## Set task
Rewrite the material from the line with "What is the measurable" up to and including the line with "128750 millimetres" as a Markdown table with the columns Row and Line. Give each line its own numbered row, and leave out blank lines.

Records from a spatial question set

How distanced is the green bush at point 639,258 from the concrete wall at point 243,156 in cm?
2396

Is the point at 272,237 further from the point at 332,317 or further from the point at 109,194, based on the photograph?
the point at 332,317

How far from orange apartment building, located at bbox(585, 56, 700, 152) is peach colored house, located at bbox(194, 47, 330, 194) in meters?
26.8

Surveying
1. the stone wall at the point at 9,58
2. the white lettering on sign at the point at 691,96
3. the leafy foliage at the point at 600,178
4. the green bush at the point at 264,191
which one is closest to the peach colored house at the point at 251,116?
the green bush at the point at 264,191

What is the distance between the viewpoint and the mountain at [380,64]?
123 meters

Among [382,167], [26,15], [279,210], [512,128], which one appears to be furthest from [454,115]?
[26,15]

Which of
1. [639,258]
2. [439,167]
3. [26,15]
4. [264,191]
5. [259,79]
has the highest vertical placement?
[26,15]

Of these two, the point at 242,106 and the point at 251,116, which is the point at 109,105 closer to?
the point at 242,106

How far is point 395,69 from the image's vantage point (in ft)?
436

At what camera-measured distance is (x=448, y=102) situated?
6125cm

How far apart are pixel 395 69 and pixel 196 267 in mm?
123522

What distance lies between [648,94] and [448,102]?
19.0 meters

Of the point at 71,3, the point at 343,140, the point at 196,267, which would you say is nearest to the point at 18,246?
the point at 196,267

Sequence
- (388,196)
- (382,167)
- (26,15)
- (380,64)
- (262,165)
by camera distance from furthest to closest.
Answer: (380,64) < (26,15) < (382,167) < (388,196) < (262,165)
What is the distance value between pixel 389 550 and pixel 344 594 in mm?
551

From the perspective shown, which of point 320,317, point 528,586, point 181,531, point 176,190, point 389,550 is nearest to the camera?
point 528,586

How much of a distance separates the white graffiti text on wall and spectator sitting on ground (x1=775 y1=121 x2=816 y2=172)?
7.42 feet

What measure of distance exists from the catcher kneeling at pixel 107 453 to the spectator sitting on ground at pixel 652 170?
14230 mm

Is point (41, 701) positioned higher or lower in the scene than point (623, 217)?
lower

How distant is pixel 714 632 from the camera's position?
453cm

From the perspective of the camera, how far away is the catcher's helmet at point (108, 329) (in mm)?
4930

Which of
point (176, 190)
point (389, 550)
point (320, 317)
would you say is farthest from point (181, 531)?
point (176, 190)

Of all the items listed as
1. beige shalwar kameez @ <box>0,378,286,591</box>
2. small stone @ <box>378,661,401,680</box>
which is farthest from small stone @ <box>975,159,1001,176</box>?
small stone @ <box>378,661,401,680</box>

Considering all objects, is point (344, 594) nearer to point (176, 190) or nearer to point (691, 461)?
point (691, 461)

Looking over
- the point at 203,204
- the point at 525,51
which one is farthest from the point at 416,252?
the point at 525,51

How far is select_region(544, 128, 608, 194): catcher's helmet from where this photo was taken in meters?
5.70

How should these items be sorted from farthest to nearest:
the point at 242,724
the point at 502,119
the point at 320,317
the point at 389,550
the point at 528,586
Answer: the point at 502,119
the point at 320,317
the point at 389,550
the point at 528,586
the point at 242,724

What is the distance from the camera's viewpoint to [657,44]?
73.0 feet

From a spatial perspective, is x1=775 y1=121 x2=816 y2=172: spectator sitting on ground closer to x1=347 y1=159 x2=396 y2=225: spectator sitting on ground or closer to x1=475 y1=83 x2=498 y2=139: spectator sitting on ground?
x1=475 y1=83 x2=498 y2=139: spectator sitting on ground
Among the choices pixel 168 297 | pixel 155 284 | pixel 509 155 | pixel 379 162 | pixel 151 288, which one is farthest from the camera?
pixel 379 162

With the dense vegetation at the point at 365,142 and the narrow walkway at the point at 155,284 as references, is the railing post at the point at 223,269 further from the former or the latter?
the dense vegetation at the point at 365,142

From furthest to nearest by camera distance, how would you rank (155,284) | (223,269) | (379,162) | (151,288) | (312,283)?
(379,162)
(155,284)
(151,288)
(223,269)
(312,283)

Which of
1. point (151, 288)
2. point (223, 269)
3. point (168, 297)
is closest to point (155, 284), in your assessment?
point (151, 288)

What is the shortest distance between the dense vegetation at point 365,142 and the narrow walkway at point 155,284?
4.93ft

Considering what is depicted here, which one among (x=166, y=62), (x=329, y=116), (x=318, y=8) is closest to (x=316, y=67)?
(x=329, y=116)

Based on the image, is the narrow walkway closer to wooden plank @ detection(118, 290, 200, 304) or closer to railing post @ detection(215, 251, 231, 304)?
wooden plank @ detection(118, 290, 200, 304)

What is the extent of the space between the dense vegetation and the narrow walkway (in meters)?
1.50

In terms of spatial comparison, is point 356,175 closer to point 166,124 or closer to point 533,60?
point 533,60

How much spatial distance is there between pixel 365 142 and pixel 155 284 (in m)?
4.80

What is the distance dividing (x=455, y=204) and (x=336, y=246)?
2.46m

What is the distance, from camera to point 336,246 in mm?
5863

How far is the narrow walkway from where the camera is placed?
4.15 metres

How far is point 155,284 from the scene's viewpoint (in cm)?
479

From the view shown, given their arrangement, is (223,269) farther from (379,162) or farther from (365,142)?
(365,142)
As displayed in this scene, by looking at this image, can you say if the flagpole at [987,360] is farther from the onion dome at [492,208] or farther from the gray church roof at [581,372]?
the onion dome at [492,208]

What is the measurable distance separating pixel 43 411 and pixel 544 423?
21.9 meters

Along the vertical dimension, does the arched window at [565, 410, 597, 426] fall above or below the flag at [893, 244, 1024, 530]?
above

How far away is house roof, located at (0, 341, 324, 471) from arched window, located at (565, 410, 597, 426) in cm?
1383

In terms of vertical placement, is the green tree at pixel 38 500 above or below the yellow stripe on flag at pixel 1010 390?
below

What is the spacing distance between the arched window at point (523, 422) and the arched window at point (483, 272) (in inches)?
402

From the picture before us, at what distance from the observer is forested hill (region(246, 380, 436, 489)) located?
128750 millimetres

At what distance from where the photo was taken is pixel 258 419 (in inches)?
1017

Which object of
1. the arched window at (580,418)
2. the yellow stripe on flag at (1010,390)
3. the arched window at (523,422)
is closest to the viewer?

## Solution to the problem
| Row | Line |
|---|---|
| 1 | What is the measurable distance separating pixel 43 411 and pixel 544 423? |
| 2 | 21.9 meters |
| 3 | Along the vertical dimension, does the arched window at [565, 410, 597, 426] fall above or below the flag at [893, 244, 1024, 530]? |
| 4 | above |
| 5 | How far away is house roof, located at (0, 341, 324, 471) from arched window, located at (565, 410, 597, 426) in cm? |
| 6 | 1383 |
| 7 | In terms of vertical placement, is the green tree at pixel 38 500 above or below the yellow stripe on flag at pixel 1010 390? |
| 8 | below |
| 9 | What is the spacing distance between the arched window at point (523, 422) and the arched window at point (483, 272) (in inches)? |
| 10 | 402 |
| 11 | From the picture before us, at what distance from the observer is forested hill (region(246, 380, 436, 489)) located? |
| 12 | 128750 millimetres |